Incognito allowed users to buy and sell drugs using Bitcoin (BTC) and Monero (XMR) while taking a 5% cut, and Lin was identified after the FBI traced the platform’s cryptocurrency transactions to an account in his name at a crypto exchange.
“Today’s sentence puts traffickers on notice: you cannot hide in the shadows of the Internet,” said Manhattan US Attorney Jay Clayton. “Our larger message is simple: the internet, ‘decentralization,’ ‘blockchain’ — any technology — is not a license to operate a narcotics distribution business.”
In addition to prison time, Lin was sentenced to five years of supervised release and ordered to forfeit more than $105 million.

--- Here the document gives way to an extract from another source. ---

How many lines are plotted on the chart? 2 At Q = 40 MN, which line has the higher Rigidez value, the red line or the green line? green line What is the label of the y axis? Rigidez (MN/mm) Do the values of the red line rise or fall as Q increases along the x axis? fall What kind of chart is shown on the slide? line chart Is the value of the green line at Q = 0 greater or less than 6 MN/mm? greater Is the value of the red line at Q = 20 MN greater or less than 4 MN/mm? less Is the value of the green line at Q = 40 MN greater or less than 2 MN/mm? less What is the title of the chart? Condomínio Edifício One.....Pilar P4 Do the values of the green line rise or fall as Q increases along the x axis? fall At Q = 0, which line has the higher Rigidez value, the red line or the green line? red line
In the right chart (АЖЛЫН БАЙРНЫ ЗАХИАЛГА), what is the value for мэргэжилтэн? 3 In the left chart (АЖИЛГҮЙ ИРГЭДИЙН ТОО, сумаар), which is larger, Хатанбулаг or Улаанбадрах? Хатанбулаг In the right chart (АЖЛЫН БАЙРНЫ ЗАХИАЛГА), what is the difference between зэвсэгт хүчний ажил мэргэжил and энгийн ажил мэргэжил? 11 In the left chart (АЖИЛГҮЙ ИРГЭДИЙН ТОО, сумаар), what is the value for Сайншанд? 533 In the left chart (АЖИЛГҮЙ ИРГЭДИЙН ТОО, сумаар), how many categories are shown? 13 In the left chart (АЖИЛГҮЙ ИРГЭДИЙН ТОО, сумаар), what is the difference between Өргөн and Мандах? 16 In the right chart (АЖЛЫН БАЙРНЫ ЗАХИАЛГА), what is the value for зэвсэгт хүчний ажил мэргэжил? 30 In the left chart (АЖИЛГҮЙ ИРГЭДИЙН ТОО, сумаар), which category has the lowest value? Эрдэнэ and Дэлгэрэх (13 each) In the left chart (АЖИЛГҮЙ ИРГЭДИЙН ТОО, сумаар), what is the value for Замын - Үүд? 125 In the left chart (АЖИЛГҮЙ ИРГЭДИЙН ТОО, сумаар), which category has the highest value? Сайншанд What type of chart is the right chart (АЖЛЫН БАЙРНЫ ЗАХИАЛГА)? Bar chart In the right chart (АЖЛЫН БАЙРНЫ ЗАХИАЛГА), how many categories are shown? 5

In March 2024, the Justice Department said Lin closed Incognito and stole at least $1 million from users who had deposited funds into their platform accounts.
Lin, known online as “Pharoah,” then attempted to blackmail Incognito’s users, demanding that buyers and vendors pay him or he would publicly share their user history and crypto addresses.
Months later, in May 2024, authorities arrested Lin, a Taiwanese national, at New York’s John F. Kennedy Airport after the FBI tied him to Incognito partly by tracing the platform’s crypto transfers to a crypto exchange account in Lin’s name.